— Туда, в приемную, все стараются одеться прилично. Не богато, не вызывающе — прилично. Огромная очередь прилично одетых людей, старающихся произвести хорошее впечатление, а в окошко старичок отвечает всем одно и то же. Я никогда раньше представить не могла: там, в приемной, где все связаны одной судьбой, люди сторонятся друг друга. Как будто думают: «У них мужья действительно враги народа, но в отношении моего произошла ошибка, и это сейчас выяснится». Я встретила в очереди свою коллегу, врача нашей поликлиники — она отвернулась. Мы час стояли рядом, как незнакомые. Когда видишь там размеры всего… — Она медленно покачала головой, глядя остановившимися глазами внутрь себя, во что-то ей одной видное. Ничто не может помочь. Только случайность. Процент, в который кто-то попадает. Уже встав и уходя, рассказала вдруг:
— Сегодня там девочка лет четырнадцати, такая, как моя Ира, принесла передачу сразу троим: матери, отцу и брату. Она приезжает откуда-то. Одна. От поезда до поезда. А окошко закрылось на перерыв на двадцать минут раньше. Кто что может сказать? И ей либо возвращаться обратно с передачей, либо сутки ждать на вокзале другого поезда. Она постучалась. Как мышка. Потом еще. И вдруг окно раскрылось, и через него рукой вот так он ткнул ее. Так, что она упала на нас… Знаете, это только ребенок мог сделать. — У нее вдруг мурашки пошли по щекам. — Мы, взрослые, самое большее — можем заплакать. Она бросилась на это окно, как звереныш, она била в него кулаками, кричала: «За что вы меня ударили? За что? За что?..» И что-то случилось с людьми. Очередь начала гудеть. Вы не поверите, он выбежал из дверей и сам при всех принял у нее посылку… Он не нас испугался, он что-то сделал недозволенное ему. Все должно совершаться в тишине и иметь вид закона. А он нарушил что-то. Больше соседка не заходила к ним. И вскоре уже передачи носила их старшая дочь, Ира. И ей, и отцу. Как та четырнадцатилетняя девочка, о которой она рассказывала.

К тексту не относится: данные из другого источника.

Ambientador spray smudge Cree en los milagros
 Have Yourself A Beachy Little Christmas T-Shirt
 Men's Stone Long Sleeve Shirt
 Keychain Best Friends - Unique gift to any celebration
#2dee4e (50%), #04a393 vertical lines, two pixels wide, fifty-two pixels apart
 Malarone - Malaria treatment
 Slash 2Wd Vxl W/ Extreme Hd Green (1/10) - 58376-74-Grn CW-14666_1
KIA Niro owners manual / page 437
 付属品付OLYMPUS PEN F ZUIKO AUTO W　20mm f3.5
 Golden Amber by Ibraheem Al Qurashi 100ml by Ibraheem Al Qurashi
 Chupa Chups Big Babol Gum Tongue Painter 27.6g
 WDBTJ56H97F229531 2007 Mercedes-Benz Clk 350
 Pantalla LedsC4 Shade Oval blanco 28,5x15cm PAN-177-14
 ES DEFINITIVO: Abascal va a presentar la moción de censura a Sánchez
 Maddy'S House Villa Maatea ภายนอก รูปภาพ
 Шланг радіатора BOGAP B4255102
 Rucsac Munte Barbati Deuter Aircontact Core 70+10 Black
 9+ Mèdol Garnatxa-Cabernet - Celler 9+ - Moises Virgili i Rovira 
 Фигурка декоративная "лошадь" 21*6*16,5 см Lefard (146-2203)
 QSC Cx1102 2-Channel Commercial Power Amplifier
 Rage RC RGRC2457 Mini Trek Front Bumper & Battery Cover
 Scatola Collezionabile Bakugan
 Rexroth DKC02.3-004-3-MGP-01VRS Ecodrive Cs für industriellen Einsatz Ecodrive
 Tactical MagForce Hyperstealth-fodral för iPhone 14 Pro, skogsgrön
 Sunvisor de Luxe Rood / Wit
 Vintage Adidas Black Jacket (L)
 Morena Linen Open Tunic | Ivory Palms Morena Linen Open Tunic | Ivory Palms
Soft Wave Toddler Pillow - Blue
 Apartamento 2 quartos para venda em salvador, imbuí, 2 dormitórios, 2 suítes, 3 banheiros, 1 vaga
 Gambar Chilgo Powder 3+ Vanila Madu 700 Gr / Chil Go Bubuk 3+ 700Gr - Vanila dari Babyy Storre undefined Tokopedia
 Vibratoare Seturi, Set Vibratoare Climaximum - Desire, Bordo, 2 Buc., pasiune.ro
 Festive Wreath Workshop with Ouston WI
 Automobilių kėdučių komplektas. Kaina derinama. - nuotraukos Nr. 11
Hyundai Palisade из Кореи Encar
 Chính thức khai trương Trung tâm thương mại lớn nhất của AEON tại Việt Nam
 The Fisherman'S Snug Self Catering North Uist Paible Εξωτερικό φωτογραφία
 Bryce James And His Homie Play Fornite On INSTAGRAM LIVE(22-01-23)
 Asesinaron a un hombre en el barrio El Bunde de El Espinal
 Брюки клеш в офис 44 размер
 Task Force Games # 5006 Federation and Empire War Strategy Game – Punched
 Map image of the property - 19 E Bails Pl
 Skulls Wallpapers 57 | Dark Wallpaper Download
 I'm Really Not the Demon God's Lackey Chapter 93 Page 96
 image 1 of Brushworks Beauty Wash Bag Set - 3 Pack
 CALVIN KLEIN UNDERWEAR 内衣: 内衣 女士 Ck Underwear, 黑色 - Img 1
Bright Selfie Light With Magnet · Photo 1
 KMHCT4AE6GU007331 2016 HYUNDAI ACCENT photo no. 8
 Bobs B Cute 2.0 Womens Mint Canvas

Среди тысяч сыновей, вместе составлявших 3-й стрелковый корпус генерала Щербатова, был лейтенант Андрей Щербатов, его сын. Не адъютант, не радист при штабе, не артиллерист — командир стрелкового взвода. Когда-то и сам Щербатов командовал стрелковым взводом, только лет ему было поменьше, чем сыну, едва-едва за семнадцать перевалило. Был он тогда уже ранен и снова уходил на фронт. И плакала мать, когда, казалось бы, радоваться ей и гордиться надо, видя его в ремнях и коже, с маузером на боку. Матерей начинаешь понимать, когда у тебя у самого растет сын, такой же дурак, как ты когда-то. Но он — твой сын, и его мать отпустила с тобой на войну. Ночью Щербатов вызвал сына к себе. Он ждал его и думал о нем. …Однажды Андрей прибежал из школы возбужденный. Это было время, когда ежедневно снимали одни портреты и вешали на их место другие, когда изымали книги и в учебниках зачеркивались фамилии. Андрей был в комитете комсомола, в гуще всех событий. В тот раз он прибежал после комсомольского собрания, на котором разбиралось дело его сверстницы Иры, дочери соседей. У детей, как и у взрослых, существовал уже установившийся порядок: перед своими товарищами, перед классом она должна была на комсомольском собрании осудить своих родителей, врагов народа, отречься от них.